== QUOTED PASSAGE ==
☆ ☆ ☆ ☆ ☆

Doubting Thomas – Part 3

The Whittle Family Tree

Part 3 of Doubting Thomas will deal with the departure of Thomas from his home and his enlistment in the Federal Army in Kentucky. This has really been the stumbling block for the story of Thomas with the family. I was greatly interested in the family story regarding Thomas Whittle, and in who might have started the story. Stories like this come down in every family and pinning down where they begin is usually near impossible. The undated news article that I posted Saturday may at least help us narrow down where the story came from. The article (in part) said

“In the early part of the late war he left Towsontown for Pittsburgh and the last heard of him was that he had left that city and had enlisted in a Kentucky regiment of the Federal Army and took part in the battle of Shiloh. A letter afterwards received from his captain stated that he was seen before entering the battle, but that his regiment had met with great loss and it was not known whether Mr. Whittle was killed, captured, or had deserted. As nothing more was ever heard of him there is no doubt that he was among the unknown dead. The deceased [unreadable] three children – E. Dorsey, Joshua T. and Mrs. William H Hoffman. Joshua T. Whittle is the well known ice-cream manufacturer in Glyndon. W.M.R.R.”

Who gave the reporter the story? The death of an older female resident rarely elicits much more then a short paragraph, but this reporter wrote something closer to a story on Thomas. Sarah was gone, so who told the story? The options are her brother, one of her two sons, or her daughter. I am doubtful it was her daughter Annie as she lived in Baltimore at the time. Her brother Edward Flayhart was about 70 when the article was written and had been a pump maker in Towsontown, but this would hardly make him a newsworthy man. Edward Dorsey Whittle had been a Constable in Towsontown1 and Joshua T. Whittle was the former Sheriff of Baltimore County.2 Both men would have been well known in the community and would also have been considered “newsworthy”, so my money is on one or both of the boys.

☆ ☆ ☆ ☆ ☆

== SUPPLIED DATA ==
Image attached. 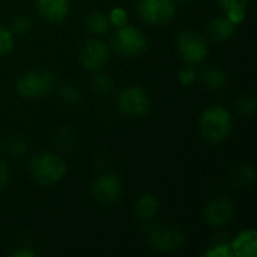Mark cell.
Segmentation results:
<instances>
[{
  "mask_svg": "<svg viewBox=\"0 0 257 257\" xmlns=\"http://www.w3.org/2000/svg\"><path fill=\"white\" fill-rule=\"evenodd\" d=\"M32 18L26 14H18L11 21V32L17 35H27L32 30Z\"/></svg>",
  "mask_w": 257,
  "mask_h": 257,
  "instance_id": "44dd1931",
  "label": "cell"
},
{
  "mask_svg": "<svg viewBox=\"0 0 257 257\" xmlns=\"http://www.w3.org/2000/svg\"><path fill=\"white\" fill-rule=\"evenodd\" d=\"M5 151H6L11 157L20 158V157H23V155L27 152V143H26L24 139L15 136V137H11V139L6 142Z\"/></svg>",
  "mask_w": 257,
  "mask_h": 257,
  "instance_id": "7402d4cb",
  "label": "cell"
},
{
  "mask_svg": "<svg viewBox=\"0 0 257 257\" xmlns=\"http://www.w3.org/2000/svg\"><path fill=\"white\" fill-rule=\"evenodd\" d=\"M176 44L179 56L188 65L202 63L208 57V41L197 32L185 30L179 33Z\"/></svg>",
  "mask_w": 257,
  "mask_h": 257,
  "instance_id": "277c9868",
  "label": "cell"
},
{
  "mask_svg": "<svg viewBox=\"0 0 257 257\" xmlns=\"http://www.w3.org/2000/svg\"><path fill=\"white\" fill-rule=\"evenodd\" d=\"M137 12L143 21L160 26L169 23L176 12L175 0H140Z\"/></svg>",
  "mask_w": 257,
  "mask_h": 257,
  "instance_id": "ba28073f",
  "label": "cell"
},
{
  "mask_svg": "<svg viewBox=\"0 0 257 257\" xmlns=\"http://www.w3.org/2000/svg\"><path fill=\"white\" fill-rule=\"evenodd\" d=\"M117 107L120 113L130 117H143L149 113L151 99L148 92L140 86L125 87L117 98Z\"/></svg>",
  "mask_w": 257,
  "mask_h": 257,
  "instance_id": "5b68a950",
  "label": "cell"
},
{
  "mask_svg": "<svg viewBox=\"0 0 257 257\" xmlns=\"http://www.w3.org/2000/svg\"><path fill=\"white\" fill-rule=\"evenodd\" d=\"M197 71H196V68L193 66V65H185V66H182L181 69H179V72H178V80H179V83L182 84V86H185V87H190V86H193L194 83H196V80H197Z\"/></svg>",
  "mask_w": 257,
  "mask_h": 257,
  "instance_id": "d4e9b609",
  "label": "cell"
},
{
  "mask_svg": "<svg viewBox=\"0 0 257 257\" xmlns=\"http://www.w3.org/2000/svg\"><path fill=\"white\" fill-rule=\"evenodd\" d=\"M122 193V185L117 176L113 173H102L99 175L92 184V196L99 205H113L117 202Z\"/></svg>",
  "mask_w": 257,
  "mask_h": 257,
  "instance_id": "9c48e42d",
  "label": "cell"
},
{
  "mask_svg": "<svg viewBox=\"0 0 257 257\" xmlns=\"http://www.w3.org/2000/svg\"><path fill=\"white\" fill-rule=\"evenodd\" d=\"M108 47L98 39H90L84 42L80 50V62L89 71H99L108 60Z\"/></svg>",
  "mask_w": 257,
  "mask_h": 257,
  "instance_id": "8fae6325",
  "label": "cell"
},
{
  "mask_svg": "<svg viewBox=\"0 0 257 257\" xmlns=\"http://www.w3.org/2000/svg\"><path fill=\"white\" fill-rule=\"evenodd\" d=\"M200 78L203 84L211 90H221L227 84V75L223 69L217 66H208L202 71Z\"/></svg>",
  "mask_w": 257,
  "mask_h": 257,
  "instance_id": "e0dca14e",
  "label": "cell"
},
{
  "mask_svg": "<svg viewBox=\"0 0 257 257\" xmlns=\"http://www.w3.org/2000/svg\"><path fill=\"white\" fill-rule=\"evenodd\" d=\"M236 24H233L226 15H220L211 20L208 26V35L215 42H224L235 35Z\"/></svg>",
  "mask_w": 257,
  "mask_h": 257,
  "instance_id": "5bb4252c",
  "label": "cell"
},
{
  "mask_svg": "<svg viewBox=\"0 0 257 257\" xmlns=\"http://www.w3.org/2000/svg\"><path fill=\"white\" fill-rule=\"evenodd\" d=\"M148 47V39L146 36L137 30L136 27L131 26H123L119 27L113 36V48L116 53L128 57H134L142 54Z\"/></svg>",
  "mask_w": 257,
  "mask_h": 257,
  "instance_id": "8992f818",
  "label": "cell"
},
{
  "mask_svg": "<svg viewBox=\"0 0 257 257\" xmlns=\"http://www.w3.org/2000/svg\"><path fill=\"white\" fill-rule=\"evenodd\" d=\"M235 215V205L227 197H217L209 200L203 208V218L212 227L227 226Z\"/></svg>",
  "mask_w": 257,
  "mask_h": 257,
  "instance_id": "30bf717a",
  "label": "cell"
},
{
  "mask_svg": "<svg viewBox=\"0 0 257 257\" xmlns=\"http://www.w3.org/2000/svg\"><path fill=\"white\" fill-rule=\"evenodd\" d=\"M56 87V77L48 69H35L24 72L17 80V92L27 99H36L48 95Z\"/></svg>",
  "mask_w": 257,
  "mask_h": 257,
  "instance_id": "3957f363",
  "label": "cell"
},
{
  "mask_svg": "<svg viewBox=\"0 0 257 257\" xmlns=\"http://www.w3.org/2000/svg\"><path fill=\"white\" fill-rule=\"evenodd\" d=\"M232 254L236 257H254L257 253V232L247 229L239 232L230 242Z\"/></svg>",
  "mask_w": 257,
  "mask_h": 257,
  "instance_id": "4fadbf2b",
  "label": "cell"
},
{
  "mask_svg": "<svg viewBox=\"0 0 257 257\" xmlns=\"http://www.w3.org/2000/svg\"><path fill=\"white\" fill-rule=\"evenodd\" d=\"M108 21L113 27L119 29L128 24V12L123 8H114L108 14Z\"/></svg>",
  "mask_w": 257,
  "mask_h": 257,
  "instance_id": "83f0119b",
  "label": "cell"
},
{
  "mask_svg": "<svg viewBox=\"0 0 257 257\" xmlns=\"http://www.w3.org/2000/svg\"><path fill=\"white\" fill-rule=\"evenodd\" d=\"M9 182V167L6 163L0 161V190H3Z\"/></svg>",
  "mask_w": 257,
  "mask_h": 257,
  "instance_id": "f546056e",
  "label": "cell"
},
{
  "mask_svg": "<svg viewBox=\"0 0 257 257\" xmlns=\"http://www.w3.org/2000/svg\"><path fill=\"white\" fill-rule=\"evenodd\" d=\"M149 245L160 253H172L179 250L185 242V235L181 229L173 226H158L148 233Z\"/></svg>",
  "mask_w": 257,
  "mask_h": 257,
  "instance_id": "52a82bcc",
  "label": "cell"
},
{
  "mask_svg": "<svg viewBox=\"0 0 257 257\" xmlns=\"http://www.w3.org/2000/svg\"><path fill=\"white\" fill-rule=\"evenodd\" d=\"M176 2H179V3H188L190 0H176Z\"/></svg>",
  "mask_w": 257,
  "mask_h": 257,
  "instance_id": "1f68e13d",
  "label": "cell"
},
{
  "mask_svg": "<svg viewBox=\"0 0 257 257\" xmlns=\"http://www.w3.org/2000/svg\"><path fill=\"white\" fill-rule=\"evenodd\" d=\"M86 27L93 35H105L110 30L111 24L108 21V15L102 12H92L86 18Z\"/></svg>",
  "mask_w": 257,
  "mask_h": 257,
  "instance_id": "ac0fdd59",
  "label": "cell"
},
{
  "mask_svg": "<svg viewBox=\"0 0 257 257\" xmlns=\"http://www.w3.org/2000/svg\"><path fill=\"white\" fill-rule=\"evenodd\" d=\"M202 256L205 257H230L232 254V248H230V242H217L214 244L211 248H208Z\"/></svg>",
  "mask_w": 257,
  "mask_h": 257,
  "instance_id": "4316f807",
  "label": "cell"
},
{
  "mask_svg": "<svg viewBox=\"0 0 257 257\" xmlns=\"http://www.w3.org/2000/svg\"><path fill=\"white\" fill-rule=\"evenodd\" d=\"M71 8L69 0H36L38 14L48 23L59 24L62 23Z\"/></svg>",
  "mask_w": 257,
  "mask_h": 257,
  "instance_id": "7c38bea8",
  "label": "cell"
},
{
  "mask_svg": "<svg viewBox=\"0 0 257 257\" xmlns=\"http://www.w3.org/2000/svg\"><path fill=\"white\" fill-rule=\"evenodd\" d=\"M59 98L65 104H78L81 95H80V90H78L77 86H74V84H65L59 90Z\"/></svg>",
  "mask_w": 257,
  "mask_h": 257,
  "instance_id": "603a6c76",
  "label": "cell"
},
{
  "mask_svg": "<svg viewBox=\"0 0 257 257\" xmlns=\"http://www.w3.org/2000/svg\"><path fill=\"white\" fill-rule=\"evenodd\" d=\"M14 33L6 29L5 26L0 24V56H6L12 51L14 48Z\"/></svg>",
  "mask_w": 257,
  "mask_h": 257,
  "instance_id": "cb8c5ba5",
  "label": "cell"
},
{
  "mask_svg": "<svg viewBox=\"0 0 257 257\" xmlns=\"http://www.w3.org/2000/svg\"><path fill=\"white\" fill-rule=\"evenodd\" d=\"M11 257H35L36 253L33 250H30L29 247H20V248H15L14 251H11Z\"/></svg>",
  "mask_w": 257,
  "mask_h": 257,
  "instance_id": "4dcf8cb0",
  "label": "cell"
},
{
  "mask_svg": "<svg viewBox=\"0 0 257 257\" xmlns=\"http://www.w3.org/2000/svg\"><path fill=\"white\" fill-rule=\"evenodd\" d=\"M254 179H256V172L250 164H241L232 173V182L236 187H248L254 182Z\"/></svg>",
  "mask_w": 257,
  "mask_h": 257,
  "instance_id": "d6986e66",
  "label": "cell"
},
{
  "mask_svg": "<svg viewBox=\"0 0 257 257\" xmlns=\"http://www.w3.org/2000/svg\"><path fill=\"white\" fill-rule=\"evenodd\" d=\"M74 143H75V134L71 130L63 128V130H60L57 133V136H56V145L59 148H62L63 151L65 149H69Z\"/></svg>",
  "mask_w": 257,
  "mask_h": 257,
  "instance_id": "f1b7e54d",
  "label": "cell"
},
{
  "mask_svg": "<svg viewBox=\"0 0 257 257\" xmlns=\"http://www.w3.org/2000/svg\"><path fill=\"white\" fill-rule=\"evenodd\" d=\"M160 212V200L152 193H145L136 202V217L145 223L152 221Z\"/></svg>",
  "mask_w": 257,
  "mask_h": 257,
  "instance_id": "9a60e30c",
  "label": "cell"
},
{
  "mask_svg": "<svg viewBox=\"0 0 257 257\" xmlns=\"http://www.w3.org/2000/svg\"><path fill=\"white\" fill-rule=\"evenodd\" d=\"M236 108L244 116H251L256 110V99L251 95H242L236 99Z\"/></svg>",
  "mask_w": 257,
  "mask_h": 257,
  "instance_id": "484cf974",
  "label": "cell"
},
{
  "mask_svg": "<svg viewBox=\"0 0 257 257\" xmlns=\"http://www.w3.org/2000/svg\"><path fill=\"white\" fill-rule=\"evenodd\" d=\"M199 131L209 143L224 142L233 131V117L230 110L221 105L208 107L199 117Z\"/></svg>",
  "mask_w": 257,
  "mask_h": 257,
  "instance_id": "6da1fadb",
  "label": "cell"
},
{
  "mask_svg": "<svg viewBox=\"0 0 257 257\" xmlns=\"http://www.w3.org/2000/svg\"><path fill=\"white\" fill-rule=\"evenodd\" d=\"M27 169L32 179L41 185H53L60 182L68 170L63 158L53 152H44L32 157Z\"/></svg>",
  "mask_w": 257,
  "mask_h": 257,
  "instance_id": "7a4b0ae2",
  "label": "cell"
},
{
  "mask_svg": "<svg viewBox=\"0 0 257 257\" xmlns=\"http://www.w3.org/2000/svg\"><path fill=\"white\" fill-rule=\"evenodd\" d=\"M221 9L224 11V15L233 23L241 24L247 17V6L248 0H217Z\"/></svg>",
  "mask_w": 257,
  "mask_h": 257,
  "instance_id": "2e32d148",
  "label": "cell"
},
{
  "mask_svg": "<svg viewBox=\"0 0 257 257\" xmlns=\"http://www.w3.org/2000/svg\"><path fill=\"white\" fill-rule=\"evenodd\" d=\"M113 86H114V83H113V80L107 74L99 72V74L93 75V78H92V87H93V90L98 95H108V93H111Z\"/></svg>",
  "mask_w": 257,
  "mask_h": 257,
  "instance_id": "ffe728a7",
  "label": "cell"
}]
</instances>
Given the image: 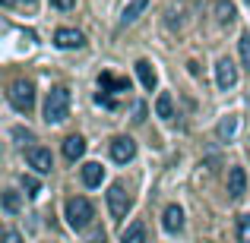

☆ ☆ ☆ ☆ ☆

Please write out everything from "Who gave the" down to "of the boys." in the Thomas Whittle family history above, word for word.

Who gave the reporter the story? The death of an older female resident rarely elicits much more then a short paragraph, but this reporter wrote something closer to a story on Thomas. Sarah was gone, so who told the story? The options are her brother, one of her two sons, or her daughter. I am doubtful it was her daughter Annie as she lived in Baltimore at the time. Her brother Edward Flayhart was about 70 when the article was written and had been a pump maker in Towsontown, but this would hardly make him a newsworthy man. Edward Dorsey Whittle had been a Constable in Towsontown1 and Joshua T. Whittle was the former Sheriff of Baltimore County.2 Both men would have been well known in the community and would also have been considered “newsworthy”, so my money is on one or both of the boys.